- [Aim] List every line of the items below that contains the word "glove". Matching is case-sensitive.

──────── Supplied data

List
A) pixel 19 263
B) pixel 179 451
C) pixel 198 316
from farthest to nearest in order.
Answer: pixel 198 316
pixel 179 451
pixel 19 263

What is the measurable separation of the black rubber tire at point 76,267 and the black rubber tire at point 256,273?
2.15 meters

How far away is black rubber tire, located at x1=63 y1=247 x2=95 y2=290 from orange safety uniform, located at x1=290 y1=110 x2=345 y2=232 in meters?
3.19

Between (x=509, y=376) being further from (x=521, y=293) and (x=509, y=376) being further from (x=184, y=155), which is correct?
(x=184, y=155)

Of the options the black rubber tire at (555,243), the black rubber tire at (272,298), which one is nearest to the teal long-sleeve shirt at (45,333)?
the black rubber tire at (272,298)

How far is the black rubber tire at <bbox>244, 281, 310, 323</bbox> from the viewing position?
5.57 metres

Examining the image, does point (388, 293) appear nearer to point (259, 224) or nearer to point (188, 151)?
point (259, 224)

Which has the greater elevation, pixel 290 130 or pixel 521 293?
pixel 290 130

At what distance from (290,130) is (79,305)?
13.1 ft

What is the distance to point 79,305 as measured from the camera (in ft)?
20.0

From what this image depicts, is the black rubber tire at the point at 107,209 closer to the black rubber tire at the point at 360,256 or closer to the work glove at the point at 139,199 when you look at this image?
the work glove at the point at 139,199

────────────────
──────── Supplied data

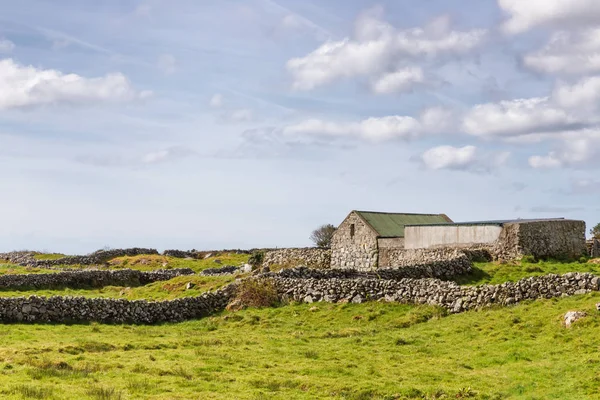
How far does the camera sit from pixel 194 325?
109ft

────────────────

- [Solution for this problem]
From what this image depicts, is the black rubber tire at the point at 107,209 closer to the black rubber tire at the point at 360,256 or closer to the work glove at the point at 139,199 when you look at this image?
the work glove at the point at 139,199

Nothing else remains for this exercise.